- YOUR INSTRUCTIONS -
Please revise the data below by replacing "sneaker" with "shoe" and leaving everything else unchanged. Omit the pictures from your answer.

- MATERIAL FOR THE TASK -
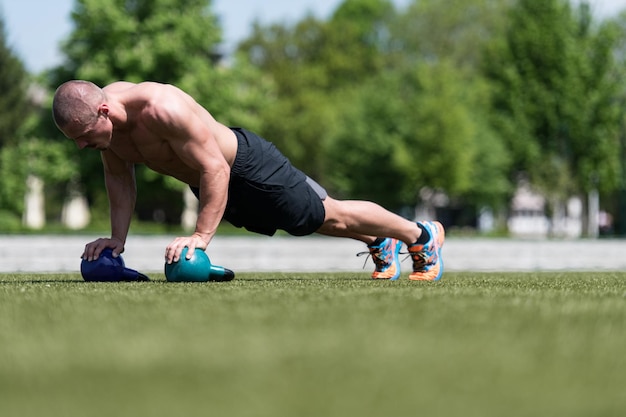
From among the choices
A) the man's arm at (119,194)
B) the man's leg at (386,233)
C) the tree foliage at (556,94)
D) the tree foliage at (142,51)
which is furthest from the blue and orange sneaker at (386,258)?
the tree foliage at (556,94)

- WORKED SOLUTION -
From among the choices
A) the man's arm at (119,194)
B) the man's leg at (386,233)
C) the tree foliage at (556,94)
D) the tree foliage at (142,51)
which is furthest from the blue and orange shoe at (386,258)?
the tree foliage at (556,94)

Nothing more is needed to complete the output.